Sevgilim beni artık sevmiyor. Belli etmiyor henüz ama “seni seviyorum” dediğimde “ben de” diyemiyor. Gülümsüyor sadece, başını sallıyor. Olmadı diyorum kendi kendime. “Seni çok seviyorum” diyorum uyarmak için. Tepki aynı. Kara deliğe giriyorum.
İşlerim hiç yolunda değil son zamanlarda. Didiniyorum, çabalıyorum fayda yok. Üç kazansam beş harcıyorum. Borçlarımı ödeyemez oldum artık. Bir zamanlar borç verdiklerime gidiyorum. “Yok” diyorlar. Ne yapsam, onların durumu benden kötü. “çok üzüldüm” diyorum, “olunca ben veririm”.
Secdiklerime yaş günlerinde hediye alamaz oldum. Eskiden hiç sektirmezdim; utanıyorum şimdi. Tanıdıkları, dostları görüyorum. “Ne var ne yok” deyince “ne olsun yaşlanıyoruz, dün yaş günümdü” diyorlar. Hatırlamamanın, bir ufak armağan alamamış olmanın sıkıntısını yaşıyorum. Kara deliğe giriyorum.
Yıllardır görmediğim dostlar arıyorlar. Toplanıyoruz, sen de gel diyorlar. Buluşuyoruz.
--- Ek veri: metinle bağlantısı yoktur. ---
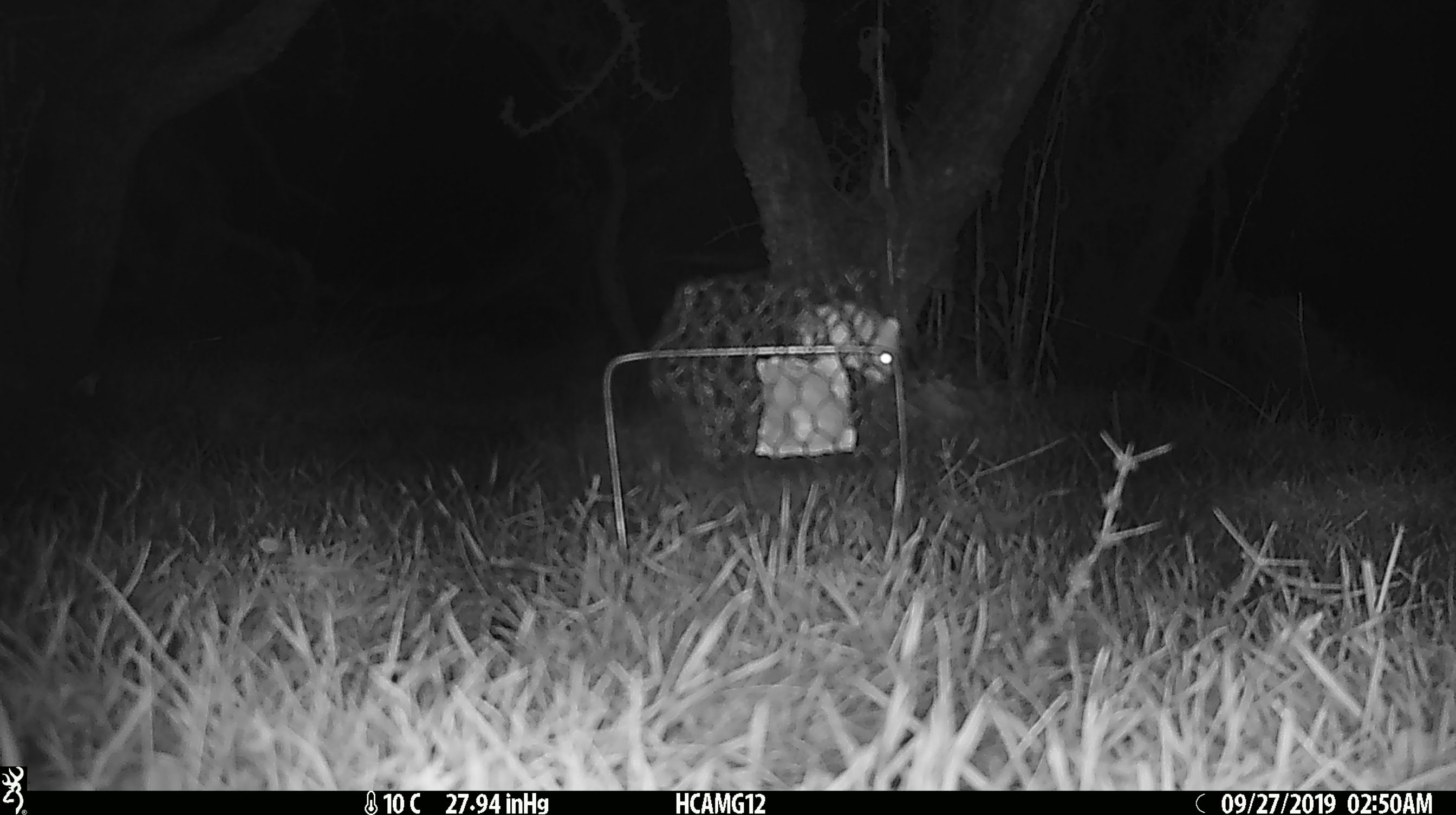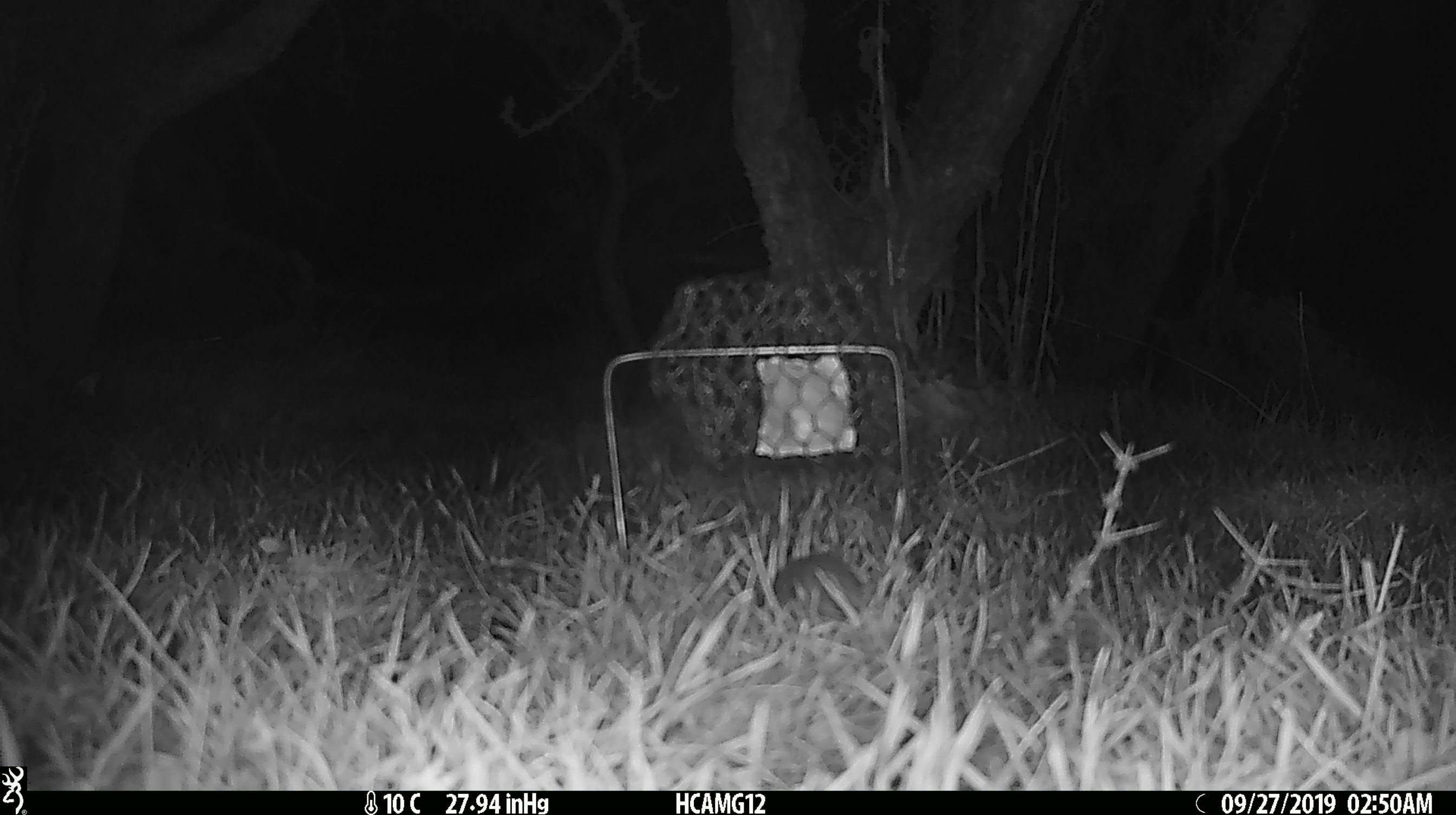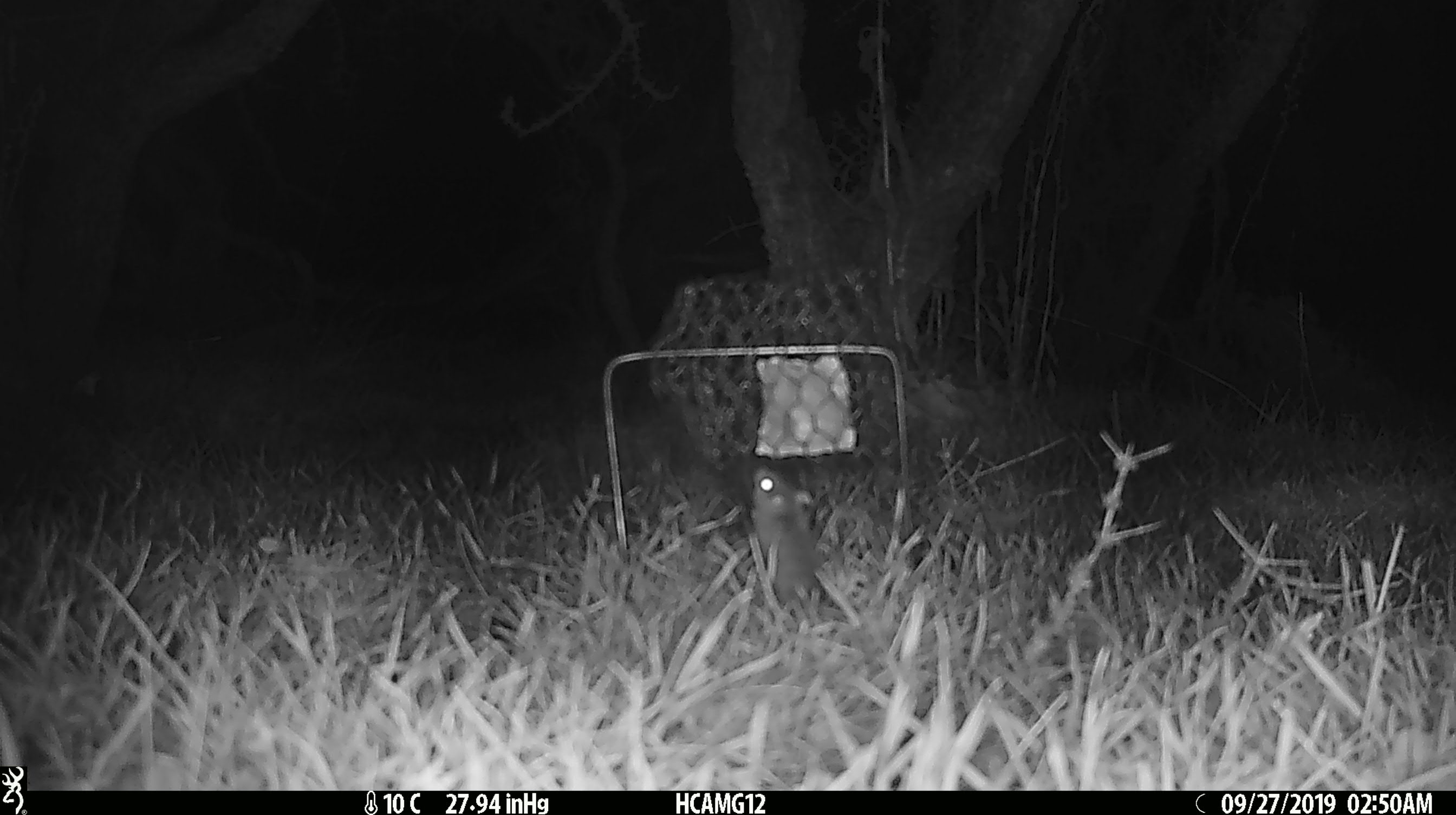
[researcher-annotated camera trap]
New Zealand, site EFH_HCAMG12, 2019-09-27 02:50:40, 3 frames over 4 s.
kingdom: Animalia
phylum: Chordata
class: Mammalia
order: Rodentia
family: Muridae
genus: Mus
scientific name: Mus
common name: mouse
Mouse (Mus).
-Yahu sen çok değişmişsin, hiç böyle değildin.
-Yok canım, sakalı kestim de, ondandır. Saçlar da seyrekleşiyor tabii.
-Öyle değil yahu. Eskiden neşeliydin, hareketliydin, hepimizi güldürürdün. Şimdi sesin soluğun çıkmıyor.
-Biraz yorgunum da, ondandır herhalde.
Düşünüyorum, gerçekten sesim soluğum çıkmıyor. Eskiden bulunduğum yere hareket getirirdim, şimdi sükunet. Gülmeye, konuşmaya çabalıyorum. Zoraki bir iki cümle, havadan sudan. Olmuyor, olmuyor. Müzik çalıyor, dans ediyorlar. Birbiri ardına kahkahalar. Kulaklarım uğulduyor, kara deliğe giriyorum.